Va, je ne te Hays point
Et si, pour une fois, on faisait le panégyrique d’un censeur ? Impossible et impensable? Je le pensais aussi. Puis j’ai lu un ouvrage, absolument passionnant, consacré au code Hays (1) qui contient un chapitre surprenant, intitulé « Eloge de Will H. Hays ».
On connaît tous ce code de production hollywoodien dont la première version date de 1930. On sait qu’il interdisait, entre autres, la nudité complète, les jurons blasphématoires, le métissage ou encadrait la représentation des opérations chirurgicales et de l’adultère. Evidemment, on voit mal, à moins d’être un bigot de compétition, quoi que ce soit de sensé dans ces interdictions. Pourtant, en découvrant la manière dont ce code fut établi par le mal aimé Hays, on tempérera son jugement.
Le cinéma n’étant pas considéré à l’époque comme un art mais comme un divertissement, il n’était en rien protégé par les lois sur la liberté d’expression et risquait d’être soumis à toutes les censures possibles (Etats, municipalités, etc.). Le fameux Hays a donc été chargé, pour le défendre, de proposer un cadre qui aiderait les studios à s’autocontrôler afin de se protéger des interventions extérieures. L’autocensure était ainsi érigée en rempart contre la censure.
D’ailleurs, si Hays a été choisi pour mener cette contre-offensive, ce n’est pas pour son puritanisme strict, mais, au contraire, pour son habileté, ses réseaux et son sens du compromis qui lui permirent de dialoguer avec divers groupes de pression ou institutions religieuses, tout en les neutralisant (les archives montrent à quel point Hays a réduit leurs exigences folles à quia). En réalité, Hays souhaitait moins exclure qu’intégrer dans un cadre commun ce qui pouvait poser un problème. Les majors de Hollywood dont l’obsession, avant tout mercantile, était d’ouvrir le cinéma au plus grand nombre, prenaient soin, de la sorte, de heurter le moins possible les susceptibilités diverses : ainsi fut-il demandé à John Ford de couper certains passages jugés trop racistes de ses films. En réalité, tout ceci ressemble davantage, sous de nombreux aspects, à une forme de « politiquement correct » qu’à un catéchisme moral.

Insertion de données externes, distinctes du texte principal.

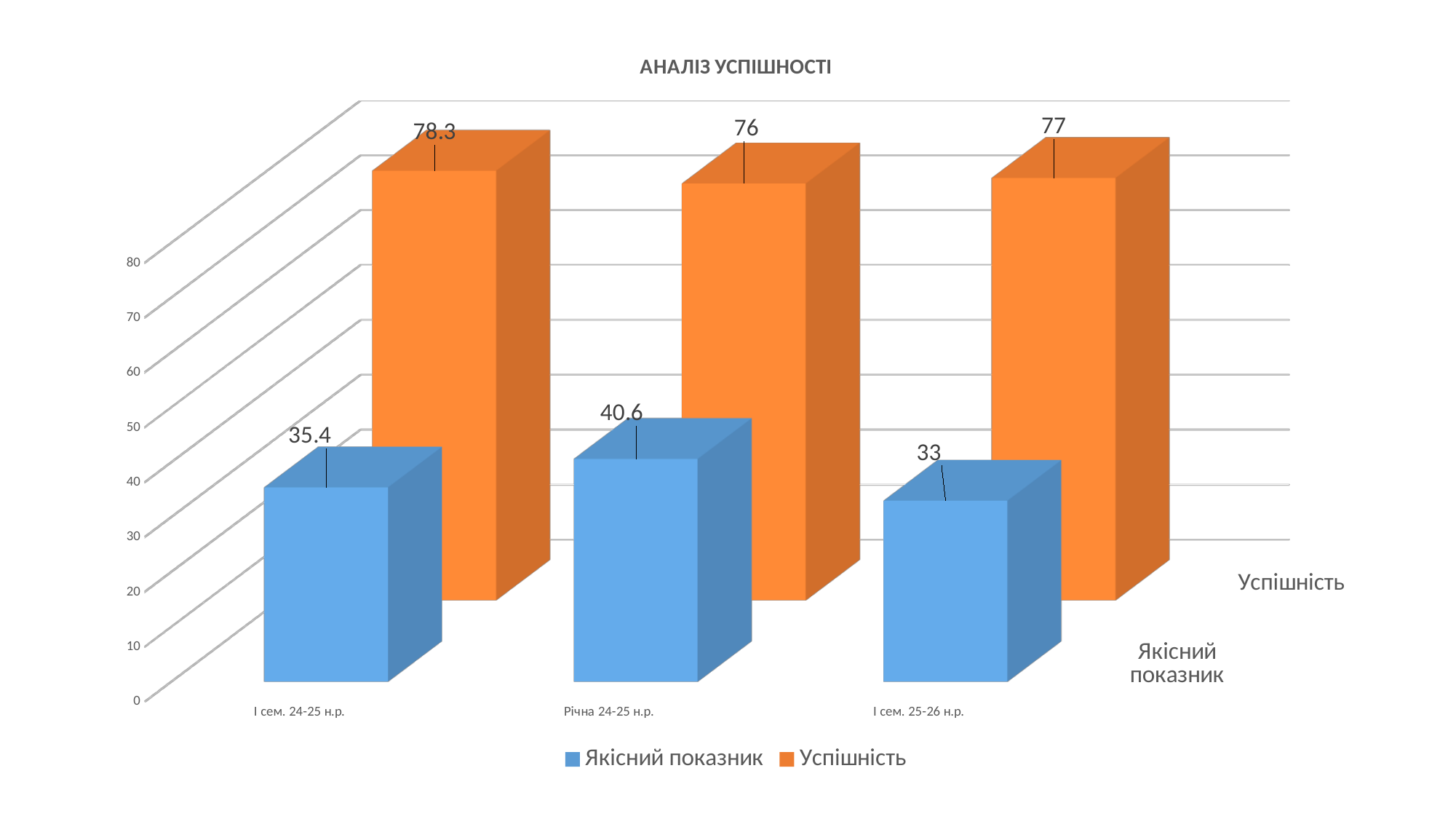
How many series does the legend list? 2 Which category has the highest Якісний показник value? Річна 24-25 н.р. What is the value of Успішність for Річна 24-25 н.р.? 76 Which series is shown in orange? Успішність What is the title of the chart? АНАЛІЗ УСПІШНОСТІ What type of chart is shown on the slide? Bar chart What is the value of Якісний показник for І сем. 24-25 н.р.? 35.4 How many categories are shown on the x axis? 3 What is the difference between Успішність and Якісний показник for І сем. 25-26 н.р.? 44 Which category has the lowest Успішність value? Річна 24-25 н.р. What is the value of Якісний показник for І сем. 25-26 н.р.? 33 Which is larger: Успішність for І сем. 24-25 н.р. or Успішність for І сем. 25-26 н.р.? І сем. 24-25 н.р.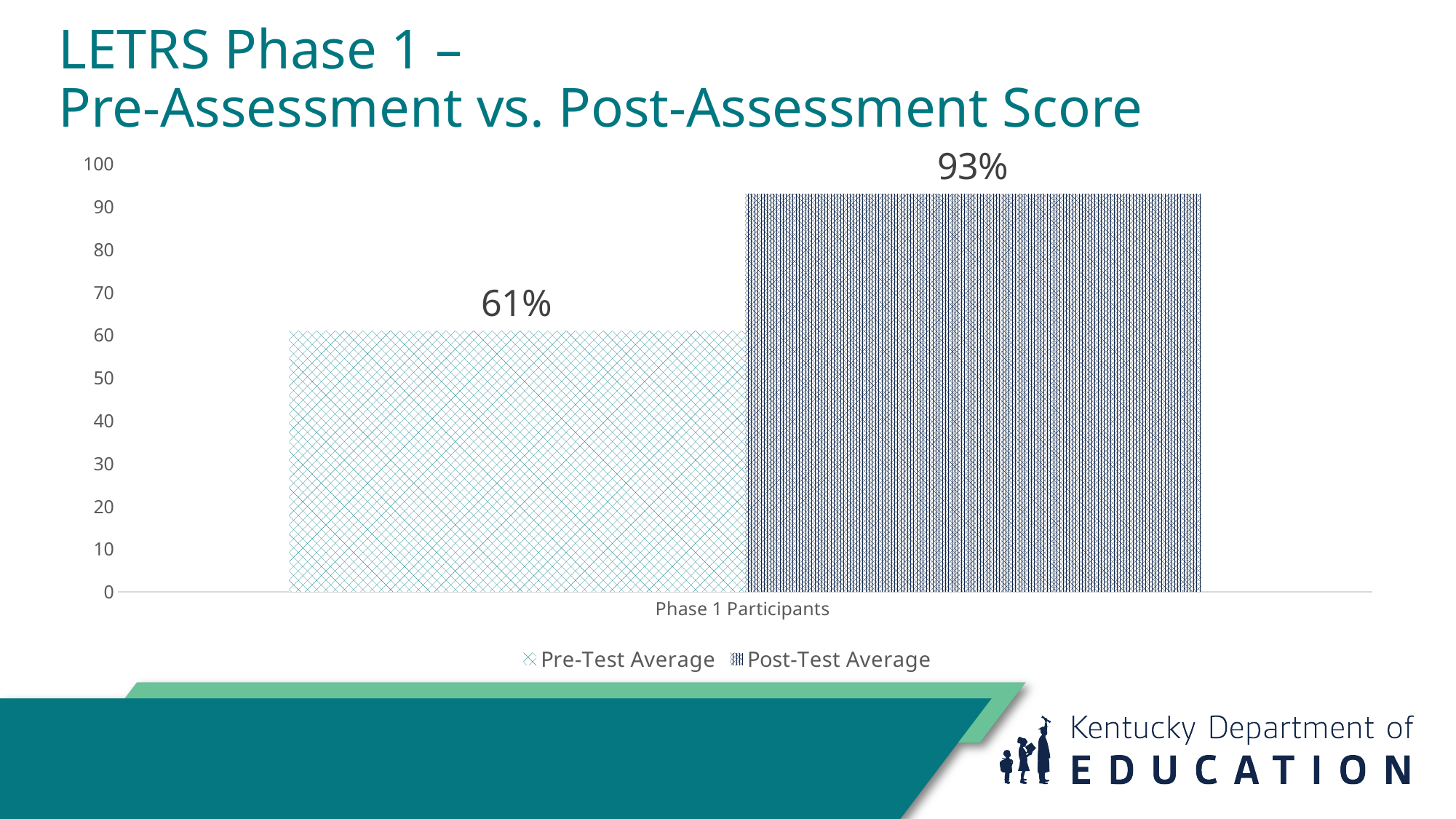
What is the Pre-Test Average for Phase 1 Participants? 61% What is the Post-Test Average for Phase 1 Participants? 93% What is the title of the slide's chart? LETRS Phase 1 – Pre-Assessment vs. Post-Assessment Score What is the difference between the Post-Test Average and the Pre-Test Average? 32% How many categories are shown on the x axis? 1 Which series has the lower value: Pre-Test Average or Post-Test Average? Pre-Test Average What kind of chart is shown on the slide? bar chart How many series does the legend list? 2 Is the Pre-Test Average greater or less than 70? less What is the category label on the x axis? Phase 1 Participants Which series has the higher value: Pre-Test Average or Post-Test Average? Post-Test Average Is the Post-Test Average greater or less than 90? greater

Ce que l’on sait encore moins, c’est que Hays avait aussi une certaine idée du cinéma. Opposé à la doxa selon laquelle le public aurait toujours raison, il souhaitait améliorer l’offre en faisant progresser le public. Selon lui, il était préférable de le former (sans pour autant l’éduquer, Hays détestait la propagande et les films édifiants) plutôt que de le flatter dans ses goûts les plus bas. Cette exigence lui semble la seule à même de promouvoir le cinéma comme une forme d’art, non réservée à une élite cultivée. Avec un brin de provocation, Francis Bordat associe cette attitude à celle des « Cahiers du cinéma » : Godard et Hays, un même combat à des époques et sous des formes différentes ? Reste à repérer l’influence qu’a pu avoir, esthétiquement, ce code. Peut-on faire un parallèle avec le classicisme capable d’« intégrer les hardiesses baroques sans les dénaturer » ? Peut-on dire que ce code a contribué à développer un art de la retenue, de l’incertitude et de l’indécision ? Si oui, on pourra en effet reconnaître à Hays d’avoir renoncé au plaisir pour plus de désir encore.
Dans cette optique, il est vrai qu’un censeur cinéphile, roué et licencieux, est bien plus louable que les censeurs hypocrites et concupiscents que l’on croise d’ordinaire.
On pourra reconnaître à Hays d’avoir renoncé au plaisir pour plus de désir encore.
(1) « Le Code Hays », Francis Bordat et Frédéric Cavé, éd. AFRHC, 2023.